Oh my God, she’s going to cry.
“. . . then I literally ran into you—”
“Look.” I had to stop her. “I’m sorry you’ve had a bad day, but I’ve got to get back to the city and you should too. It’s going to be dark soon.”
She sniffled. “I know. I’m sorry.” She wiped her face on the tail of her tee shirt revealing a tight little body.
“It’s all right.” I tried to soften my tone. “Come on. I’ll run back with you.”
“I can’t keep up with you. You’re too fast.”
“That’s hard for me to believe, but if so, at least keep me in sight. I’ll see you to your car at the bottom.”
The run downhill was much easier but for the wind resistance, which was cool and refreshing. I could hear her footfalls clearly behind me at first and when they became more faint, I slowed till she caught up somewhat.
I waited in the car park for her.
“Which is your car?” I asked when she finally reached me, having strolled the last one hundred metres or so.
“It’s over here.” She pointed to a 4X4 close by. “Where’s yours?”
“I ran from downtown.”
“Wow. You must be in good shape. The least I can do is take you back to your hotel.”
“How do you know I’m not staying with friends?”
“Because Nicholas Trent will be staying on King Street. Not on some friend’s sofa like a college student.”
I sighed. These women know way too much about me. “Fine. I’ll take the ride.”
We got strapped in and she started the car.
“I’m Alicia, by the way,” she said as she backed out of the parking space. “I won’t really delete your songs.”
“It’s nice to meet you . . . I think.”
“Are you here for a concert or something? I haven’t seen anything about it.”
“No. I’m helping a friend with a project.” I didn’t want to give too much information.
“Oh. Too bad. I’ve always wanted to see you perform live.”
“Maybe I’ll come back sometime.”
“My mom was a big fan of yours.
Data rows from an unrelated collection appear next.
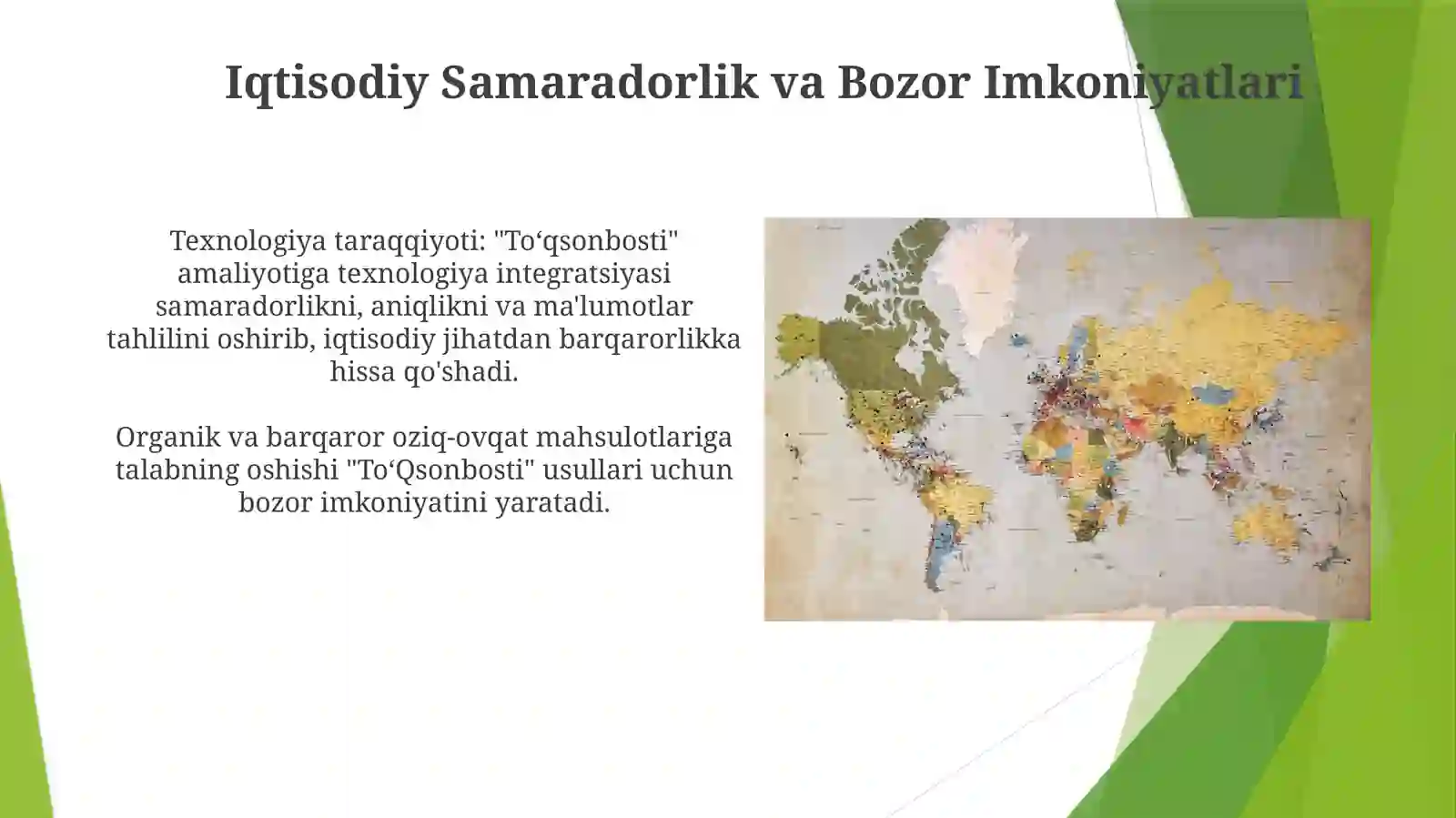 Iqtisodiy Samaradorlik va Bozor Imkoniyatlari

Texnologiya taraqqiyoti: "To‘qsonbosti" amaliyotiga texnologiya integratsiyasi samaradorlikni, aniqlikni va ma'lumotlar tahlilini oshirib, iqtisodiy jihatdan barqarorlikka hissa qo'shadi.

Organik va barqaror oziq-ovqat mahsulotlariga talabning oshishi "To‘Qsonbosti" usullari uchun bozor imkoniyatini yaratadi.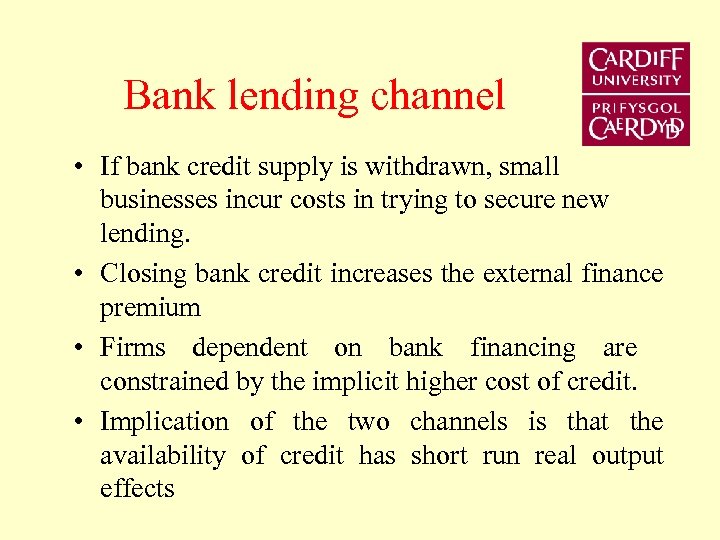 Bank lending channel

CARDIFF UNIVERSITY
PRIFYSGOL CAERDYDD

• If bank credit supply is withdrawn, small businesses incur costs in trying to secure new lending.
• Closing bank credit increases the external finance premium
• Firms dependent on bank financing are constrained by the implicit higher cost of credit.
• Implication of the two channels is that the availability of credit has short run real output effects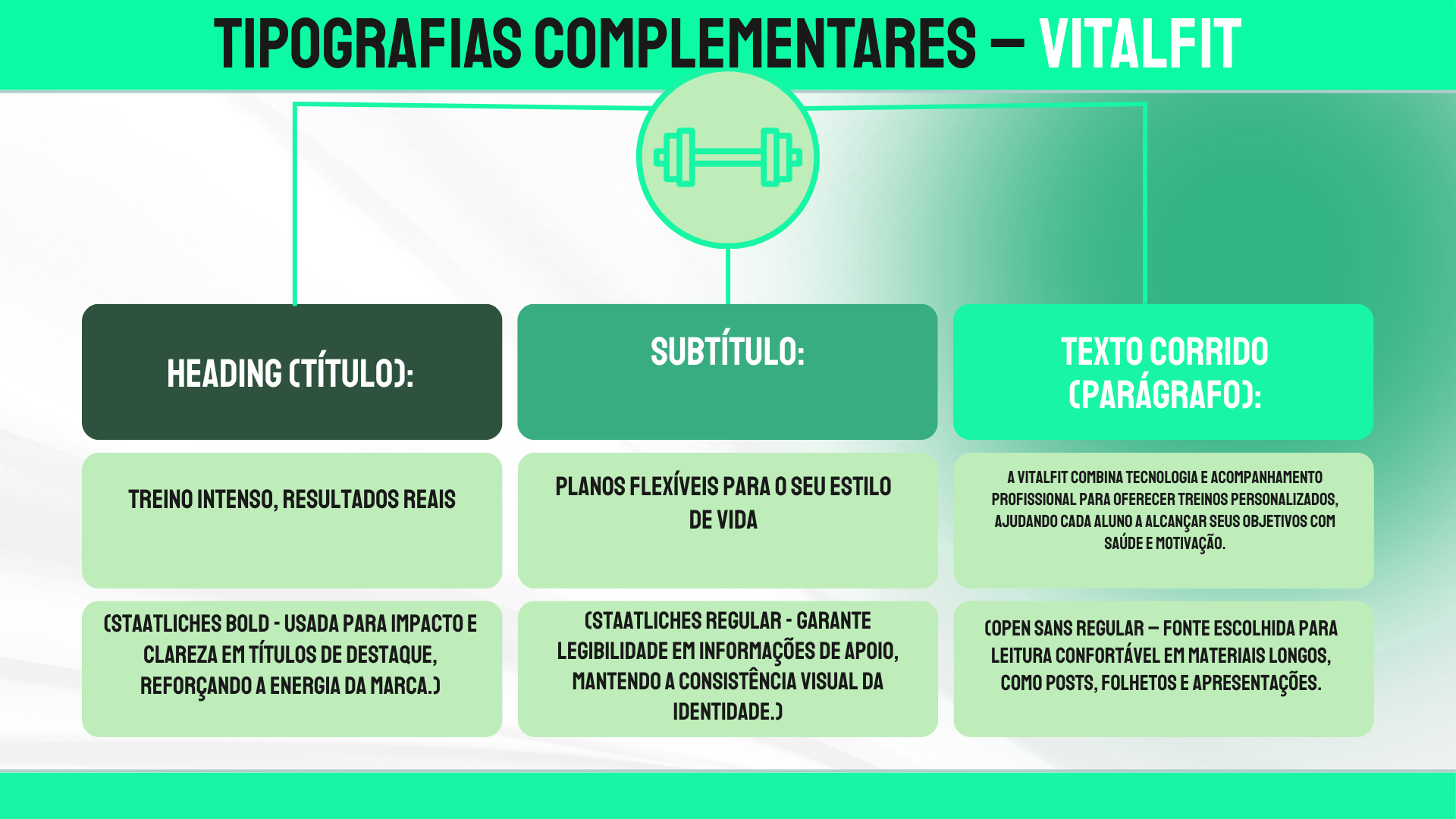 TIPOGRAFIAS COMPLEMENTARES – VITALFIT

HEADING (TÍTULO):

TREINO INTENSO, RESULTADOS REAIS

(STAATLICHES BOLD - USADA PARA IMPACTO E CLAREZA EM TÍTULOS DE DESTAQUE, REFORÇANDO A ENERGIA DA MARCA.)

SUBTÍTULO:

PLANOS FLEXÍVEIS PARA O SEU ESTILO DE VIDA

(STAATLICHES REGULAR - GARANTE LEGIBILIDADE EM INFORMAÇÕES DE APOIO, MANTENDO A CONSISTÊNCIA VISUAL DA IDENTIDADE.)

TEXTO CORRIDO (PARÁGRAFO):

A VITALFIT COMBINA TECNOLOGIA E ACOMPANHAMENTO PROFISSIONAL PARA OFERECER TREINOS PERSONALIZADOS, AJUDANDO CADA ALUNO A ALCANÇAR SEUS OBJETIVOS COM SAÚDE E MOTIVAÇÃO.

(OPEN SANS REGULAR – FONTE ESCOLHIDA PARA LEITURA CONFORTÁVEL EM MATERIAIS LONGOS, COMO POSTS, FOLHETOS E APRESENTAÇÕES.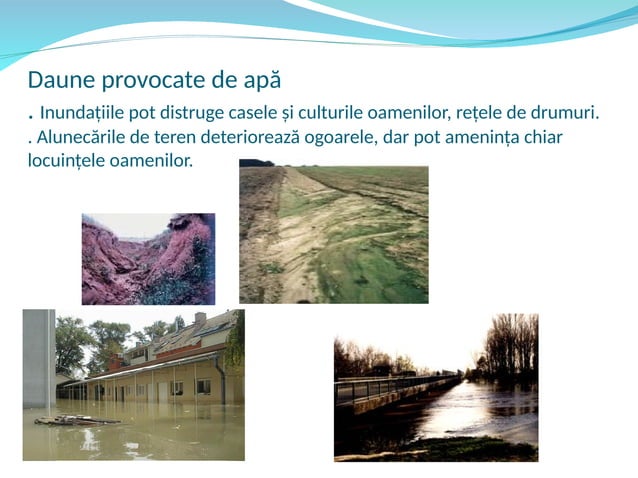 Daune provocate de apă

. Inundațiile pot distruge casele și culturile oamenilor, rețele de drumuri.
. Alunecările de teren deteriorează ogoarele, dar pot amenința chiar locuințele oamenilor.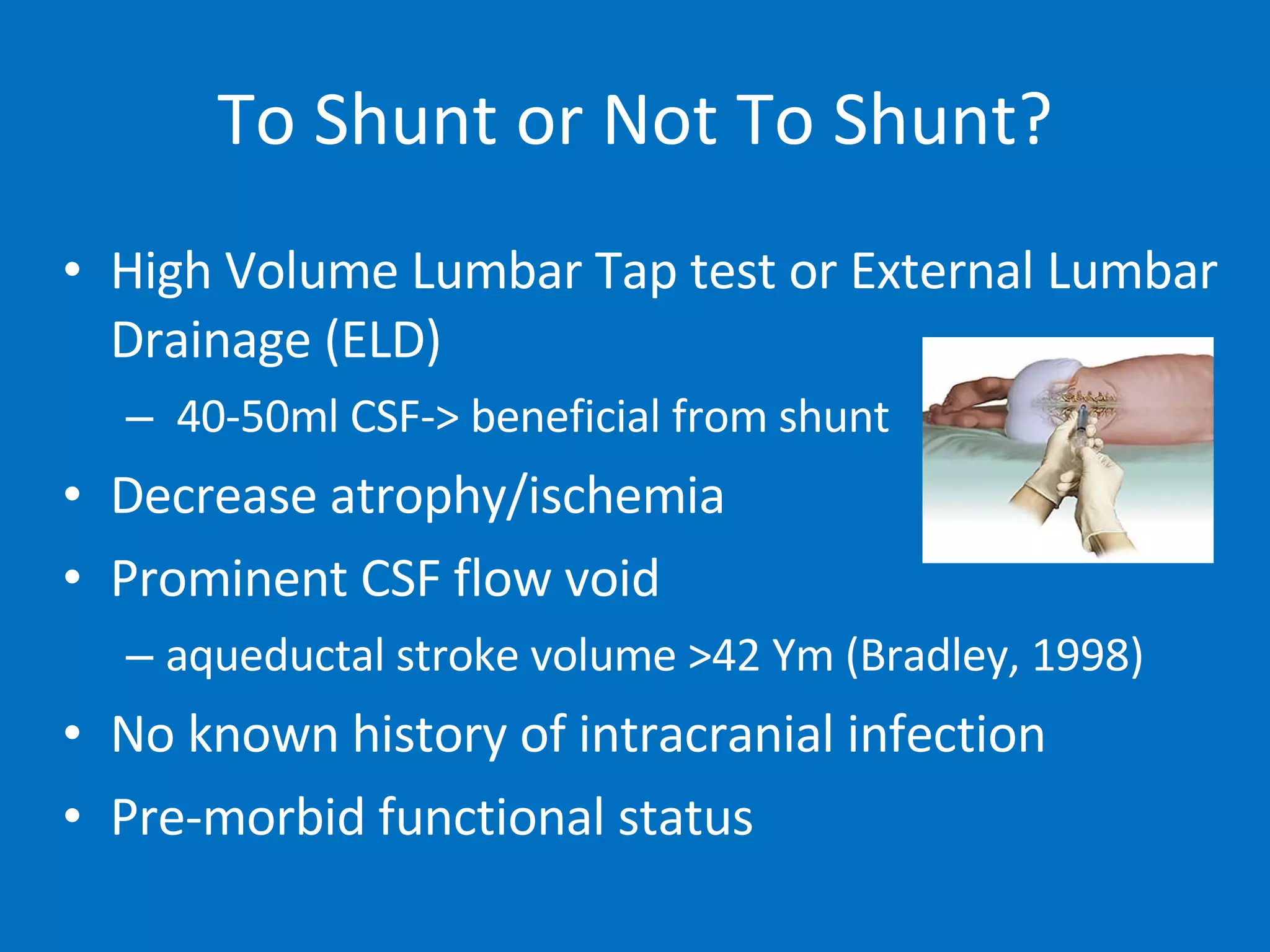 To Shunt or Not To Shunt?

• High Volume Lumbar Tap test or External Lumbar Drainage (ELD)
– 40-50ml CSF-> beneficial from shunt
• Decrease atrophy/ischemia
• Prominent CSF flow void
– aqueductal stroke volume >42 Ym (Bradley, 1998)
• No known history of intracranial infection
• Pre-morbid functional status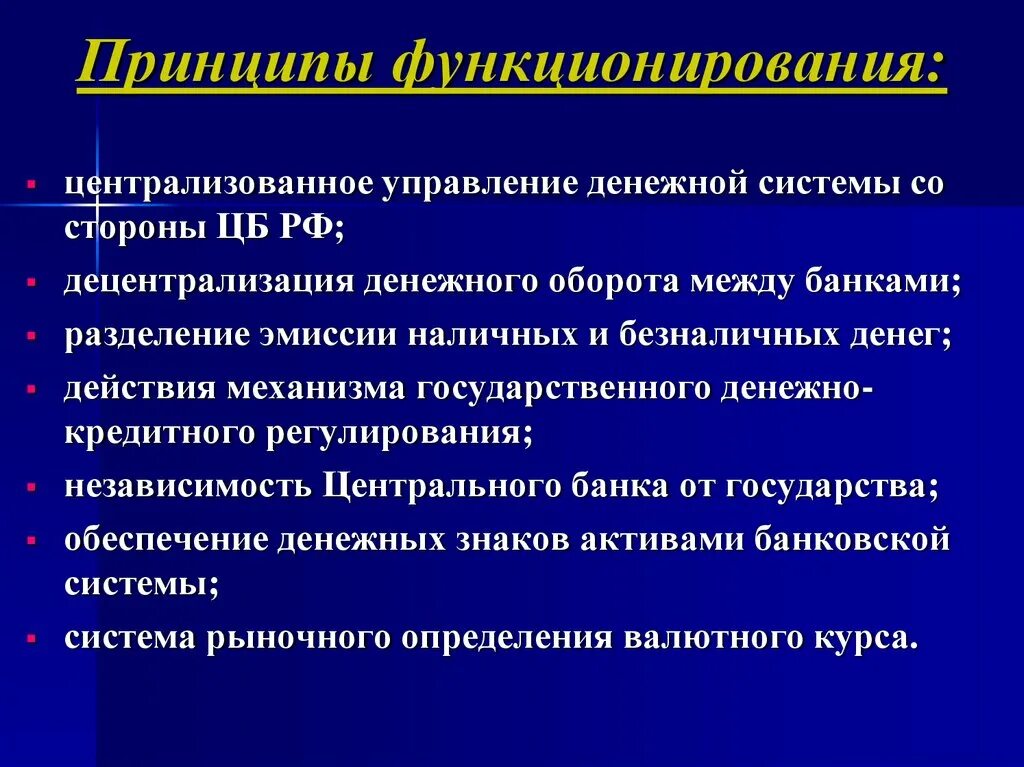 Принципы функционирования:

- централизованное управление денежной системы со стороны ЦБ РФ;
- децентрализация денежного оборота между банками;
- разделение эмиссии наличных и безналичных денег;
- действия механизма государственного денежно-кредитного регулирования;
- независимость Центрального банка от государства;
- обеспечение денежных знаков активами банковской системы;
- система рыночного определения валютного курса.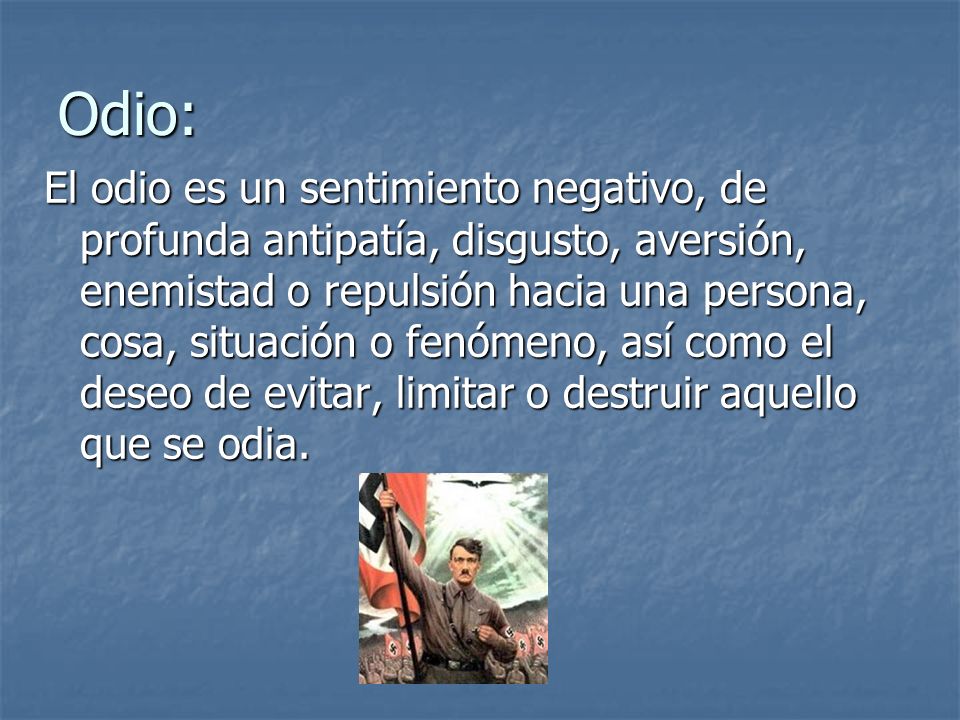 Odio:

El odio es un sentimiento negativo, de profunda antipatía, disgusto, aversión, enemistad o repulsión hacia una persona, cosa, situación o fenómeno, así como el deseo de evitar, limitar o destruir aquello que se odia.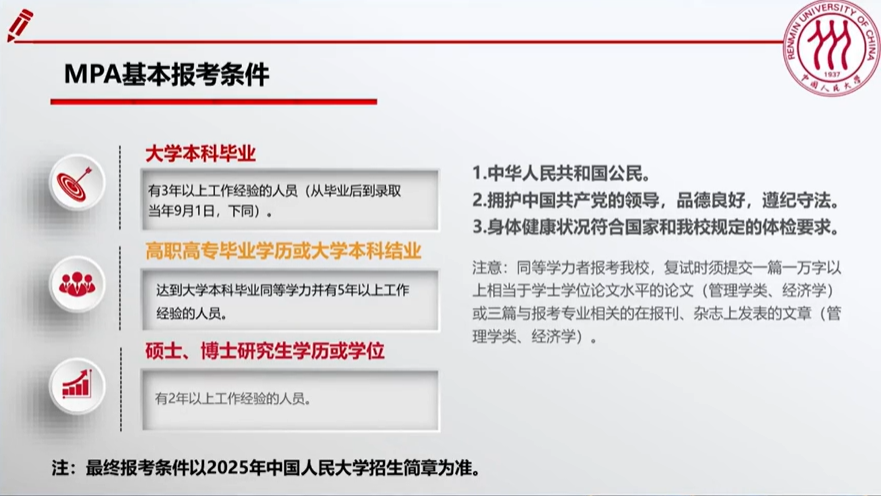 RENMIN UNIVERSITY OF CHINA
1937
中国人民大学

MPA基本报考条件

大学本科毕业

有3年以上工作经验的人员（从毕业后到录取当年9月1日，下同）。

高职高专毕业学历或大学本科结业

达到大学本科毕业同等学力并有5年以上工作经验的人员。

硕士、博士研究生学历或学位

有2年以上工作经验的人员。

1.中华人民共和国公民。
2.拥护中国共产党的领导，品德良好，遵纪守法。
3.身体健康状况符合国家和我校规定的体检要求。

注意：同等学力者报考我校，复试时须提交一篇一万字以上相当于学士学位论文水平的论文（管理学类、经济学）或三篇与报考专业相关的在报刊、杂志上发表的文章（管理学类、经济学）。

注：最终报考条件以2025年中国人民大学招生简章为准。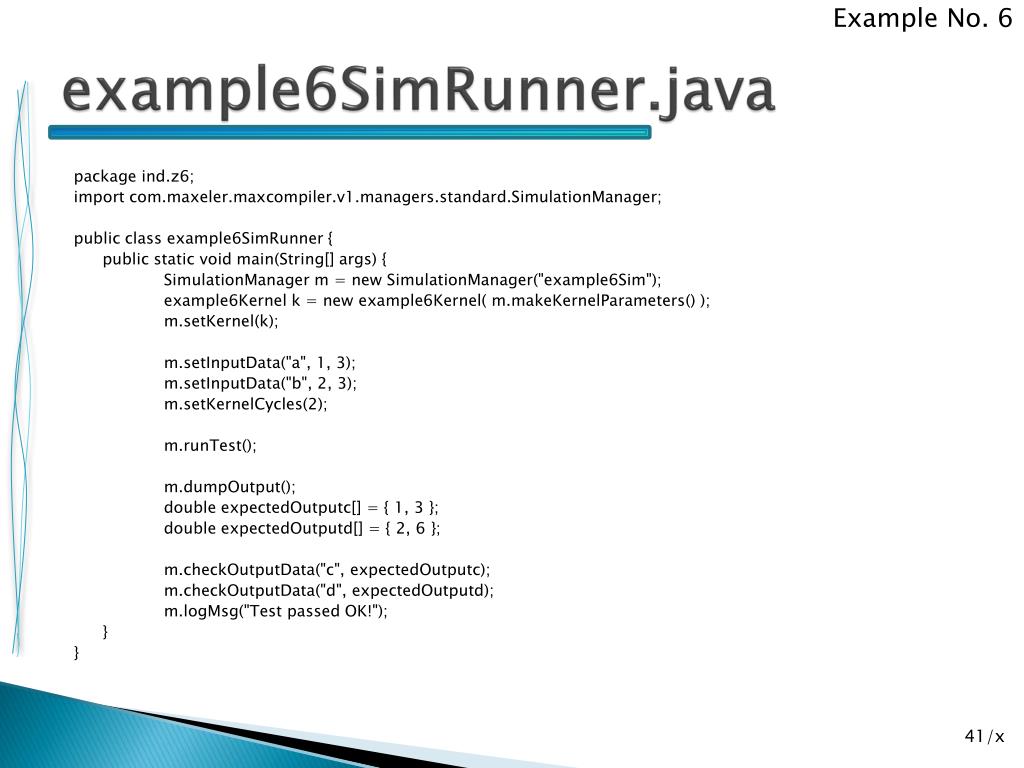 Example No. 6

example6SimRunner.java

package ind.z6;
import com.maxeler.maxcompiler.v1.managers.standard.SimulationManager;

public class example6SimRunner {
public static void main(String[] args) {
SimulationManager m = new SimulationManager("example6Sim");
example6Kernel k = new example6Kernel( m.makeKernelParameters() );
m.setKernel(k);

m.setInputData("a", 1, 3);
m.setInputData("b", 2, 3);
m.setKernelCycles(2);

m.runTest();

m.dumpOutput();
double expectedOutputc[] = { 1, 3 };
double expectedOutputd[] = { 2, 6 };

m.checkOutputData("c", expectedOutputc);
m.checkOutputData("d", expectedOutputd);
m.logMsg("Test passed OK!");
}
}

41/x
I grew up listening to guitar rock.”
It shouldn’t have, but her comment made me feel old.
Her voice broke, and pitched higher. “Today’s the five year anniversary of her death.” Tears spilled from her eyes as she pulled into the hotel’s roundabout and stopped.
“I’m sorry,” I said, unbuckling the seatbelt. “I can see how it’s been a bad day for you. I hope you feel better soon.” I reached for the door handle.
“Would you have a drink with me?” she asked shyly.
“I’m sorry, but no. First of all, neither of us is dressed for it and secondly, I’ve got to take a phone call.”
“Okay.” A note of resignation hung heavy. “I don’t feel like being alone tonight.”
I opened the car door. “Go home, Alicia, have a shower, call a friend to come over, have a glass of wine and talk about your mum. You’ll feel better.”
“All my friends are working tonight,” she whined.
“All right then. Go home. Have a shower and a glass of wine, sit down and write a letter to your mum.”
“She’s dead!” She started crying again.
“I promise you, it’ll make you feel better. Tell her how much you miss her and how much you loved her and the things you did together.” I spotted a pen and paper on the 4X4’s console. I picked them up and wrote her an autograph. “Tell her you gave me a ride in your car and I was a total arse, if you like.”
“I wouldn’t,” she muttered.
I got out of the car. “Thanks for the ride. I hope you feel better soon.”
Closing the car door, I thought I heard her scream, “You’re weird! I’m not writing my dead mom a letter!”
I walked into the hotel without looking back.